● What you need to do: When a line in the entries contains the word "height", copy that line in full.

::: Entries supplied

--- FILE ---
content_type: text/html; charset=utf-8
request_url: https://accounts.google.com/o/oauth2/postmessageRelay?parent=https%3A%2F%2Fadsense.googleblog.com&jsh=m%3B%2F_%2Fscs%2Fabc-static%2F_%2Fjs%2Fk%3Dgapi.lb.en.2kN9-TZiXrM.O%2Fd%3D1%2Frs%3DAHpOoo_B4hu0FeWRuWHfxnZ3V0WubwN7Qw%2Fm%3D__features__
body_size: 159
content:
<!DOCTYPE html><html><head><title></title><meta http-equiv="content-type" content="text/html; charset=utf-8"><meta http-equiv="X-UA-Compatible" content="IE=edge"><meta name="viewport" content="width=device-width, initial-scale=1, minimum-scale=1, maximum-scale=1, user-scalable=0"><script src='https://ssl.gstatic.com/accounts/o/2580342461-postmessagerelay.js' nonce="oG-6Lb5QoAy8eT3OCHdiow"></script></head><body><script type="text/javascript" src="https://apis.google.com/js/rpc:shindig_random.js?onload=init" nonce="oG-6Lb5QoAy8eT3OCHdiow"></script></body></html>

::::::
::: Entries supplied

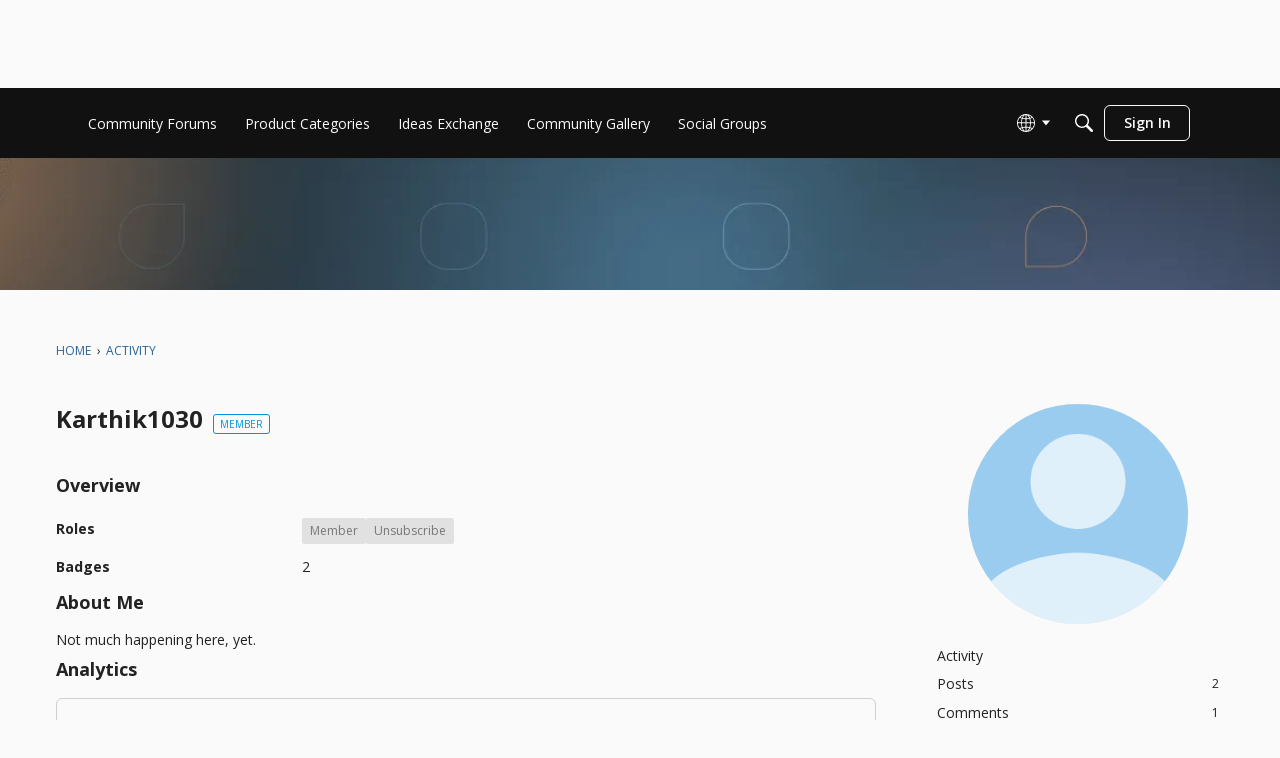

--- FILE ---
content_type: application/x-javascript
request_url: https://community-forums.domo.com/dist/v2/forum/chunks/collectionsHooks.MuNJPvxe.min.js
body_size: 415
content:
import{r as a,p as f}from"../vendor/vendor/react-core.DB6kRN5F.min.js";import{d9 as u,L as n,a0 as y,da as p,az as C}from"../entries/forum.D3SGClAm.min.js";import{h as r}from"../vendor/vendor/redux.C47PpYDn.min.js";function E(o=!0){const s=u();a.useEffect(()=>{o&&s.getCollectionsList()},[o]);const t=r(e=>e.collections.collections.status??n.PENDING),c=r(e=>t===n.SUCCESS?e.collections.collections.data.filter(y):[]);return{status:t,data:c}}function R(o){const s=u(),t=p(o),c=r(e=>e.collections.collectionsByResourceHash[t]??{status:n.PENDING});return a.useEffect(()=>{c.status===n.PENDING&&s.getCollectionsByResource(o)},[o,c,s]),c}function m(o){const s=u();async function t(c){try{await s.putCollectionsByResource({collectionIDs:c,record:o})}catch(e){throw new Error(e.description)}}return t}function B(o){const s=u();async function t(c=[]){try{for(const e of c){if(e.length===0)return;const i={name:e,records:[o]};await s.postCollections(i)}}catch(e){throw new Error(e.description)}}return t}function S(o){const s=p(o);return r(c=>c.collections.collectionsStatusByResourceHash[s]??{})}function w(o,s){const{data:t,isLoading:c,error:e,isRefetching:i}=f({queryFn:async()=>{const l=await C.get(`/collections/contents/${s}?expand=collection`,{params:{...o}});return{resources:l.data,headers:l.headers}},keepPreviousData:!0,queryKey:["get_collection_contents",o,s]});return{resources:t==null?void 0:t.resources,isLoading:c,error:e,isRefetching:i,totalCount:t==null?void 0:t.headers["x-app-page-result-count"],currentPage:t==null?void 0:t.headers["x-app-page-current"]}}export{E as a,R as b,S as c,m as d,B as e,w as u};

::::::
::: Entries supplied

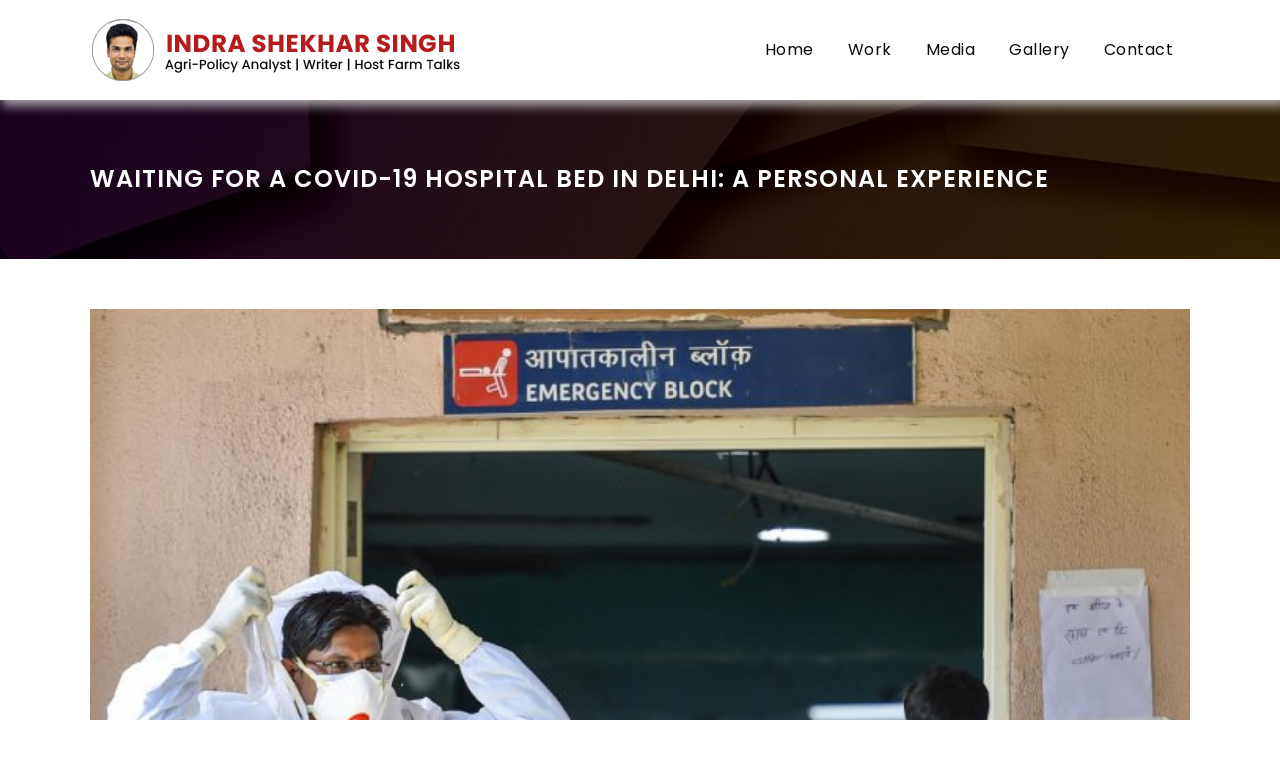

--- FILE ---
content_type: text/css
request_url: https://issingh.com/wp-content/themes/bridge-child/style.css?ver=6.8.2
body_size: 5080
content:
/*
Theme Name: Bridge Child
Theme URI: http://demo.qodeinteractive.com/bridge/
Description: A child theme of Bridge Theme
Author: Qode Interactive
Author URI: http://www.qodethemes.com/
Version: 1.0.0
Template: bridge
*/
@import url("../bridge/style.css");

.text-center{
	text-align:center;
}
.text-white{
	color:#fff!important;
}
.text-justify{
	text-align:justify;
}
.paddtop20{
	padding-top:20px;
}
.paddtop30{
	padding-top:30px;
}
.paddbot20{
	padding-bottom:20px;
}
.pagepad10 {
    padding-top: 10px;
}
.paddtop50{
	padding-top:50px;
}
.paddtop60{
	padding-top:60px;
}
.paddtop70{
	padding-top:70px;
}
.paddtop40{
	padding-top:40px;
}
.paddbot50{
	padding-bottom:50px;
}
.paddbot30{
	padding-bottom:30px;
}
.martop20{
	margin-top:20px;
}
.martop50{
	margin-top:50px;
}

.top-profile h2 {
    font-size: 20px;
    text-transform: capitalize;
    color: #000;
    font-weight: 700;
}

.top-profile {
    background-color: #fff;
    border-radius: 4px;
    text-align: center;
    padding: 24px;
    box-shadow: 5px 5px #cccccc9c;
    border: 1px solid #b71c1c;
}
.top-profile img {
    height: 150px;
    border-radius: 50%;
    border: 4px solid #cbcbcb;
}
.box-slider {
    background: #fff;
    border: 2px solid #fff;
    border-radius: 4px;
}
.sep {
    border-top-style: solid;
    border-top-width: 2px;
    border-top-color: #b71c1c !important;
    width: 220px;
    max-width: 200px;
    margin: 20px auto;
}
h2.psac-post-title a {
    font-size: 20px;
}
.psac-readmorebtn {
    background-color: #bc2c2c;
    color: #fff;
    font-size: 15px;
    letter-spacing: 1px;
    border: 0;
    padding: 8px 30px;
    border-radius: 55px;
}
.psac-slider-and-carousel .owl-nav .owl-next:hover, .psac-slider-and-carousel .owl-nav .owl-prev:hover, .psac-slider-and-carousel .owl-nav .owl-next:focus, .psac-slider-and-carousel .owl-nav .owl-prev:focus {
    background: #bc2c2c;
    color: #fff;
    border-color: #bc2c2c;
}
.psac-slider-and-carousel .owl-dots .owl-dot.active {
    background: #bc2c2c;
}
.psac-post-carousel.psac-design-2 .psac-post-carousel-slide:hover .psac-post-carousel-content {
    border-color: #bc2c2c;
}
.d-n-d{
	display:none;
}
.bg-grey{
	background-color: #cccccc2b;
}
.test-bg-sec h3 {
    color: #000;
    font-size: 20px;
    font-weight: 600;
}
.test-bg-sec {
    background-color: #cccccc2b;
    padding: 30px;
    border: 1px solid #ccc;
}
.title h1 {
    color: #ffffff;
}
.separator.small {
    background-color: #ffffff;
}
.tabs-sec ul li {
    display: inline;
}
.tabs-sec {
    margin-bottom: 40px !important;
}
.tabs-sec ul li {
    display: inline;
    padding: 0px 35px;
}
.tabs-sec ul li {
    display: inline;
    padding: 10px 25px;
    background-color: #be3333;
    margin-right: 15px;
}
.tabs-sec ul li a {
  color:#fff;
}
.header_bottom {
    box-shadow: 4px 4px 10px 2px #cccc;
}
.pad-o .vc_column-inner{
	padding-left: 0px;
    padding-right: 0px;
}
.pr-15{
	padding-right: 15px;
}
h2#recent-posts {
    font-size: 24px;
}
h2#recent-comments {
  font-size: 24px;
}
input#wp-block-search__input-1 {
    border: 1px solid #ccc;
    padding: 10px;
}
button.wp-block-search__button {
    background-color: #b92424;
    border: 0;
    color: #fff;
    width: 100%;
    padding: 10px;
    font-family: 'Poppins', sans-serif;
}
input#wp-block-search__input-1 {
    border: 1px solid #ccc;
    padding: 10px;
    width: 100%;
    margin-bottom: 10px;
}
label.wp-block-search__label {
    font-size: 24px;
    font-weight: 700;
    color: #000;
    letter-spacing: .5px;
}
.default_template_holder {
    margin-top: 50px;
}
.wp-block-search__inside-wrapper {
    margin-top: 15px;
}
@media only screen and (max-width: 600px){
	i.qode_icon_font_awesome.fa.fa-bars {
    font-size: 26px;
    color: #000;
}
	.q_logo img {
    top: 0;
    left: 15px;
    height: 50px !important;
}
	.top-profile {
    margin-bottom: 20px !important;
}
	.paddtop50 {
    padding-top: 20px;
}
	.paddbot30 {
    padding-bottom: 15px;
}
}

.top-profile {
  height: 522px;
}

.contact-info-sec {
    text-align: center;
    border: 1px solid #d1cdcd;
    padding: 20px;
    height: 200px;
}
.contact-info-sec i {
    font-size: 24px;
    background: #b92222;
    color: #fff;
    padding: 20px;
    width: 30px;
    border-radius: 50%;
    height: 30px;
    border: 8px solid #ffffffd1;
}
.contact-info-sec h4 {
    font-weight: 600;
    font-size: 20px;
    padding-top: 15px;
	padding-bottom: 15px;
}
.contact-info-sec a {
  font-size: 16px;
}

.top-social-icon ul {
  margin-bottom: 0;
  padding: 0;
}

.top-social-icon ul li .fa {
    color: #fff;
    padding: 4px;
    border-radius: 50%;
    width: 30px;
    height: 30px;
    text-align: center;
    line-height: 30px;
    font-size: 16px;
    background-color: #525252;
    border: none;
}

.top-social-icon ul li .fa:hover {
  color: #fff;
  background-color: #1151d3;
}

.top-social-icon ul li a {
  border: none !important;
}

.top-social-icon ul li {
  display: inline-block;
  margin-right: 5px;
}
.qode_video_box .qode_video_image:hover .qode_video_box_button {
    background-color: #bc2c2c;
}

::::::

● Written solution:
    height: 150px;
    height: 50px !important;
  height: 522px;
    height: 200px;
    height: 30px;
    height: 30px;
    line-height: 30px;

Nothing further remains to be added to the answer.